How Did Mill Bay Get Its Name?


The land in this area was thought to be barren and stony. ‘Even the squirrels were starving; as one old timer was heard to say “I saw them with stones in their paws and tears in their eyes!’ (Cowichan My Valley)  Not even the most optimistic could envision future developments.

But the area had an abundant resource and that was virgin timber.

It is not known how Henry Sheppard chose the site for a mill in 1859.  He may have been cruising by boat and found the stream-fed estuary or he may have made his way up the Goldsteam Trail, then being built, and followed a foot path to tidewater. In any case in the 1860s he leased a tract of land from the government on the north shore of the bay and built the first sawmill on the east coast of Vancouver Island.

He erected a flume over thousand feet up the stream that flowed into the bay to provide a flow of water to drive the wheel which operated the single circular saw on the beach. A bunkhouse and cook shack were built on the point to the east and because a ‘still’ was also located there it was named ‘Whiskey Point’.

Almost without exception setters who had pre-empted land were ready enough to accept employment in the mill and many more homesteads were established.

 In 1861 the mill was purchased by Mr. William Sayward, a Yankee entrepreneur from south of the border who had followed the gold rush to Victoria in 1858.   Sayward envisioned a veritable fortune because it was the only mill south of Nanaimo and the only lumber available in Victoria at that time was oak from England and redwood from California.  After buying the mill he replaced the water wheel with a water turbine which increased the output and production boomed.

• [PARTS OF THE EXERCISE]
A – Reproduce the Mill Bay passage word for word from "In 1861 the" to "and production boomed.".
B – In the Mill Bay passage, what did William Sayward install in place of the mill's water wheel?
The lines after the Mill Bay passage are unrelated to it and can be disregarded.

• [INFORMATION SHOWN]
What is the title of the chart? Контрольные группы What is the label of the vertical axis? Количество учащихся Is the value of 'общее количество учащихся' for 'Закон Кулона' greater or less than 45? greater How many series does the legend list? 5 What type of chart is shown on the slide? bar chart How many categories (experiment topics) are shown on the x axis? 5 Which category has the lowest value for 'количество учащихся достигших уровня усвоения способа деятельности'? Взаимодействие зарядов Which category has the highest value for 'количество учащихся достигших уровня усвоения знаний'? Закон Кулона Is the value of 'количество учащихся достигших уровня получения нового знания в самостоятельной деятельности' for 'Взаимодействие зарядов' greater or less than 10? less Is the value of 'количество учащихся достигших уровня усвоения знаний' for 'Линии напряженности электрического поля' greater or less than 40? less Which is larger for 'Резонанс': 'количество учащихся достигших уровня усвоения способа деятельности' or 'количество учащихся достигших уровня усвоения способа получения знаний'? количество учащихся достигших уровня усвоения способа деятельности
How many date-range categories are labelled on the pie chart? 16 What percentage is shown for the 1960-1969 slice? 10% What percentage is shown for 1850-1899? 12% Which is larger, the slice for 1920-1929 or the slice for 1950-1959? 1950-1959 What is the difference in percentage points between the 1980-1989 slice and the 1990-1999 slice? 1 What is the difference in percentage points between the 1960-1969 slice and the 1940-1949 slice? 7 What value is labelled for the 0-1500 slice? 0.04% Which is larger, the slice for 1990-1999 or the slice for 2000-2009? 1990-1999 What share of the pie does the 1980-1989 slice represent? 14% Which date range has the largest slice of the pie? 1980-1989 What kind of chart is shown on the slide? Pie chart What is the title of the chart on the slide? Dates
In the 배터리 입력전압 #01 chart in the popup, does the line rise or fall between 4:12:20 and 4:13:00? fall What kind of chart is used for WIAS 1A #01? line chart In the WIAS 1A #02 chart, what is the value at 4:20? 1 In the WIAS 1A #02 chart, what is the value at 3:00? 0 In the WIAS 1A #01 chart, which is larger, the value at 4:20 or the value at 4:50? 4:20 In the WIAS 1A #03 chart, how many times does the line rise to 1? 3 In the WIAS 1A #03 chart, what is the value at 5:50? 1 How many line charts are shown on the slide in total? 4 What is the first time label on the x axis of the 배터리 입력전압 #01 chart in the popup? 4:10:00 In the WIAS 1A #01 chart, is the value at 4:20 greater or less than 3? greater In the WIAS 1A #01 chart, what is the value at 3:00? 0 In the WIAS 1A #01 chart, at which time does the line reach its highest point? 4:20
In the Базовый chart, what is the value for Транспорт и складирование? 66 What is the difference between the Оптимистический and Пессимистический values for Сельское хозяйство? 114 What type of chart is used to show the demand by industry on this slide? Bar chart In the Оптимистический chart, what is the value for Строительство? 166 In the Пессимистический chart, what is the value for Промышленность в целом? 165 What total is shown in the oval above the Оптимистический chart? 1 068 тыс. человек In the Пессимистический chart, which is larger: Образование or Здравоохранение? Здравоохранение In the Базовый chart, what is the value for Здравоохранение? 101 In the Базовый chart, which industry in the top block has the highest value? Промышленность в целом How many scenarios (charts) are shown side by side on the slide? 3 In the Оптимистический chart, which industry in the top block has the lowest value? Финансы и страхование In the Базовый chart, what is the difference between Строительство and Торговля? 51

• [ANSWERS BY ITEM NUMBER]
A –
In 1861 the mill was purchased by Mr. William Sayward, a Yankee entrepreneur from south of the border who had followed the gold rush to Victoria in 1858.   Sayward envisioned a veritable fortune because it was the only mill south of Nanaimo and the only lumber available in Victoria at that time was oak from England and redwood from California.  After buying the mill he replaced the water wheel with a water turbine which increased the output and production boomed.

B – A water turbine.